“28 ŞUBAT ZULMÜ DEVAM EDİYOR”
Bu başlık, devletin resmi haber ajansı olan AA’ya ait…
Yani, zulmün devam ettiğini söyleyen yine devletin kendisi iken, ee peki, zulmü yapanla, zulümden şikâyet eden nasıl oluyor da aynı oluyor?
Önce zulmediyorsun, sonra zulmettiğin mazlumla beraber oturup ağlıyorsun…
Evet, ne oldu, 28 Şubat zulmünün gadrine uğrayanlar neden hâlâ serbest bırakılmadı?
Komisyonlar kuruldu, çalışmalar yapıldı, sözler verildi ama elde var sıfır.

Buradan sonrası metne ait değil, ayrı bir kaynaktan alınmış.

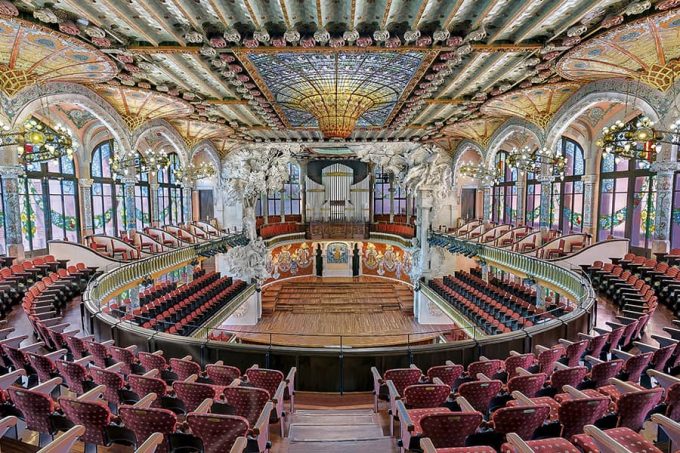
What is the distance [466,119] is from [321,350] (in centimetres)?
1383

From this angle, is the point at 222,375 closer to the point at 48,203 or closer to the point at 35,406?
the point at 35,406

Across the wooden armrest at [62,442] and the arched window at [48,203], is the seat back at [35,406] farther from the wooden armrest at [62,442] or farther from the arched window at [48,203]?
the arched window at [48,203]

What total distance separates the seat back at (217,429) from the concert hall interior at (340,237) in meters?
0.03

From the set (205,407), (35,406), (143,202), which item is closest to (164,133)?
(143,202)

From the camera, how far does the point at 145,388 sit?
4168 millimetres

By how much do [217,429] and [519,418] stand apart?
2.66 meters

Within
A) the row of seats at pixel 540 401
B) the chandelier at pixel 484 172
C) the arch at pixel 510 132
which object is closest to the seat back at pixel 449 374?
the row of seats at pixel 540 401

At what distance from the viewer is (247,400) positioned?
12.7 ft

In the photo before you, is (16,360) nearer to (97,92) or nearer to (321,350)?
(321,350)

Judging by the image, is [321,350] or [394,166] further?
[394,166]

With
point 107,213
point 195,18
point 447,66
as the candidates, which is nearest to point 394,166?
point 447,66

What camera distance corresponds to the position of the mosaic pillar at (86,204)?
61.9 feet

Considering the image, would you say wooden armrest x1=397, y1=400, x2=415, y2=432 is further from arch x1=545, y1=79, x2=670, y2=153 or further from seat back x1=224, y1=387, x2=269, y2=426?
arch x1=545, y1=79, x2=670, y2=153

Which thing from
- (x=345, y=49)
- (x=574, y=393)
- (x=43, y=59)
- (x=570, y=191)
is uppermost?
(x=43, y=59)
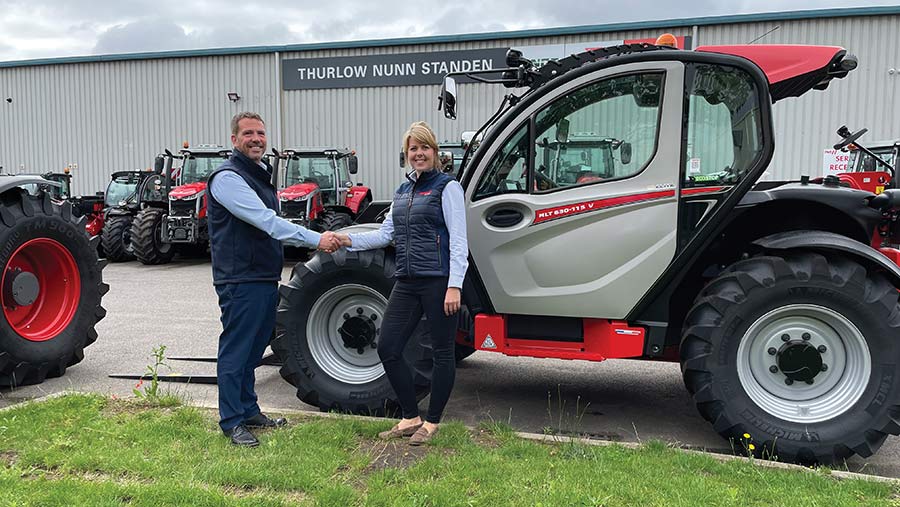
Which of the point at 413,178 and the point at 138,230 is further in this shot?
the point at 138,230

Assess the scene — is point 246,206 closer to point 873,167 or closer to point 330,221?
point 330,221

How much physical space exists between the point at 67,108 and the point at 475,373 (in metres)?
20.7

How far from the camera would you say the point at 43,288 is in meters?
5.64

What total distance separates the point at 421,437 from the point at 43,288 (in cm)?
381

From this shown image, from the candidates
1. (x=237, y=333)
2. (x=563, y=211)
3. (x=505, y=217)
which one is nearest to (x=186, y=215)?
(x=237, y=333)

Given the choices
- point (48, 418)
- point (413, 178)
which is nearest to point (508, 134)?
point (413, 178)

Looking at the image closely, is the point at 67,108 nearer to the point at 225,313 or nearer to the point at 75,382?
the point at 75,382

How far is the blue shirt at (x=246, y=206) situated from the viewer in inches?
147

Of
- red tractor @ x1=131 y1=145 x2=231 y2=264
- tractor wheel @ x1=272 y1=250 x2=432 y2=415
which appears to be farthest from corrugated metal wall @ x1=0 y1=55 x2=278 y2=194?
tractor wheel @ x1=272 y1=250 x2=432 y2=415

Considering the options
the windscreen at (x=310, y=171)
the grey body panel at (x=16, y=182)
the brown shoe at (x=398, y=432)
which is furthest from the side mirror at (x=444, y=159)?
the windscreen at (x=310, y=171)

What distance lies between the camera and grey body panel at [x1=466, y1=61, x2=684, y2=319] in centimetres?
395

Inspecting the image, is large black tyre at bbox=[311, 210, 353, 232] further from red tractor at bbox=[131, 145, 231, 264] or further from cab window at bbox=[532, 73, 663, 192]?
cab window at bbox=[532, 73, 663, 192]

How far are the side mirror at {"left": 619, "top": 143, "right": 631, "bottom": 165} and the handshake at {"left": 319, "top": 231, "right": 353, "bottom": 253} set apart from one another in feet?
5.66

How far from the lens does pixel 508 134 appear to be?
418 cm
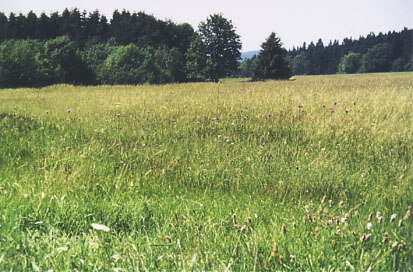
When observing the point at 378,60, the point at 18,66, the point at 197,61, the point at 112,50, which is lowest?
the point at 18,66

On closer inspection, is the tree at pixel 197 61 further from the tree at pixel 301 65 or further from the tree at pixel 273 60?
the tree at pixel 301 65

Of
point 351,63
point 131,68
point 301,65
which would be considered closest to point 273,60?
point 131,68

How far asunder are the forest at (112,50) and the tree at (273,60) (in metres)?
0.24

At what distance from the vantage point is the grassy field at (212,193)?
176cm

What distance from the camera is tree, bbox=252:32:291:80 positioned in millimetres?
46094

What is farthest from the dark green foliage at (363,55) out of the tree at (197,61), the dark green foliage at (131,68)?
the dark green foliage at (131,68)

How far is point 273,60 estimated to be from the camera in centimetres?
4588

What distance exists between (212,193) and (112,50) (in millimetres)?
39798

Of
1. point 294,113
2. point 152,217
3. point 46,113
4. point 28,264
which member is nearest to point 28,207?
point 28,264

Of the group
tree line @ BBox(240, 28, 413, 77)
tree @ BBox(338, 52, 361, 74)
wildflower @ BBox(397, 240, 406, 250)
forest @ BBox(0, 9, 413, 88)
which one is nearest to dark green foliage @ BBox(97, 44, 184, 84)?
forest @ BBox(0, 9, 413, 88)

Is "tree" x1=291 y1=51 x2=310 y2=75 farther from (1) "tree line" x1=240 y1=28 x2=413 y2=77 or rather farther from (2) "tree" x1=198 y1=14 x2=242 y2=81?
(2) "tree" x1=198 y1=14 x2=242 y2=81

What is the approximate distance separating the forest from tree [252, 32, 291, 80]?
24 centimetres

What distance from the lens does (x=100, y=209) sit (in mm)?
2410

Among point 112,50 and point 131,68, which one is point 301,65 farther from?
point 131,68
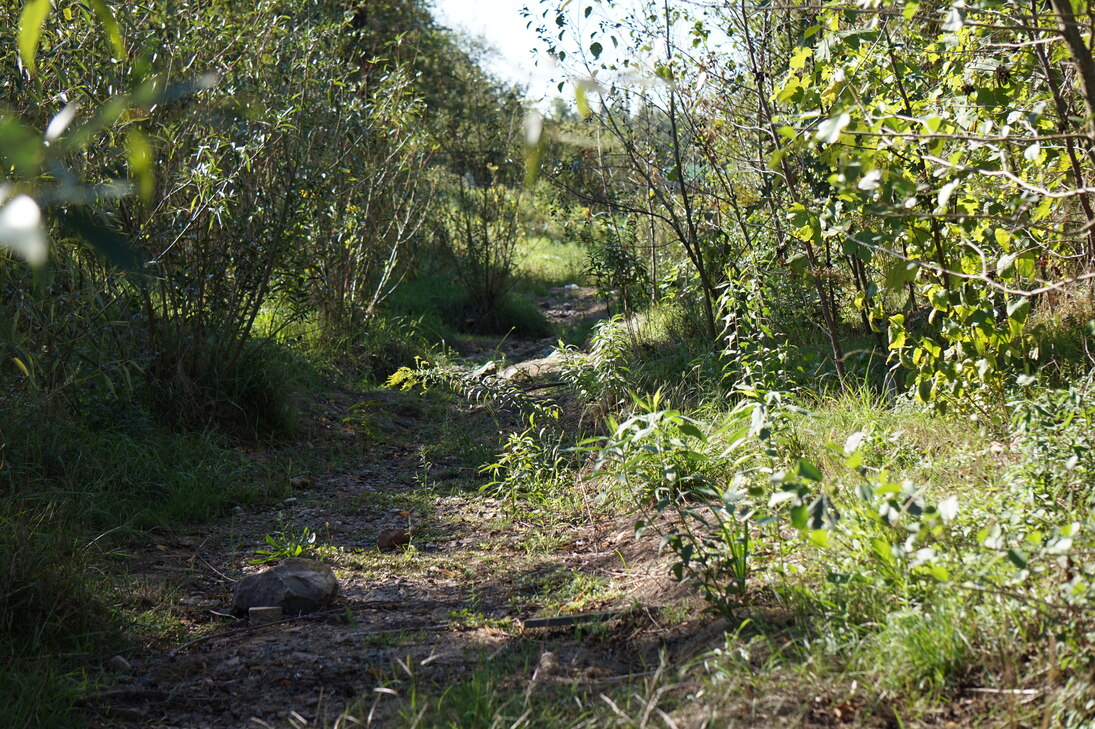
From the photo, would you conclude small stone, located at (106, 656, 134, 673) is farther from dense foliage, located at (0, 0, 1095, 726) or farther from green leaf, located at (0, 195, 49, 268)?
green leaf, located at (0, 195, 49, 268)

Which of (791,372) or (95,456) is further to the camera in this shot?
(791,372)

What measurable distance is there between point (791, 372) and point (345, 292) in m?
4.28

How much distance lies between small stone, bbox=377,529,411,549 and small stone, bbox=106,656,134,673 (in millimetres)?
1362

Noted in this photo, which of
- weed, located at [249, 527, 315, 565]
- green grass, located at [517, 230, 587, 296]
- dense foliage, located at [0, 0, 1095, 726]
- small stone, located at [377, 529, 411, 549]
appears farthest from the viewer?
green grass, located at [517, 230, 587, 296]

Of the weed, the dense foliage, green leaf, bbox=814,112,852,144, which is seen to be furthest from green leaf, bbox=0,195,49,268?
the weed

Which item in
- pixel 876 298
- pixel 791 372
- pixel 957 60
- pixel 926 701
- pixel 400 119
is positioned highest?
pixel 400 119

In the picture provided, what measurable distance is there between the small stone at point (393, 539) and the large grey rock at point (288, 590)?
682 mm

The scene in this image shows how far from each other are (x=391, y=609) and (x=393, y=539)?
779 mm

Sadece zulmetmekle kalmıyor bir de ümitleri istismar ediyor ki bu zulmetmekten daha fena… Gözü yaşlı analara çekilen “Satalin’in Tavuğu” muamelesi…
Allah herkese müstehakını verecektir.
Bu habere vesile olan hadise ise, Mazlum-Der’in dün yapmış olduğu basın açıklaması.
İnsan Hakları ve Mazlumlar İçin Dayanışma Derneği (MAZLUMDER) Genel Sekreteri Kaya Kartal, her ayın 28’inde gerçekleştirdikleri basın açıklamasını bu ay Çağlayan Adliyesinde gerçekleştirip, 28 Şubat zulmünün gadrine uğrayanların serbest bırakılmasını bir kez daha dile getirdiler.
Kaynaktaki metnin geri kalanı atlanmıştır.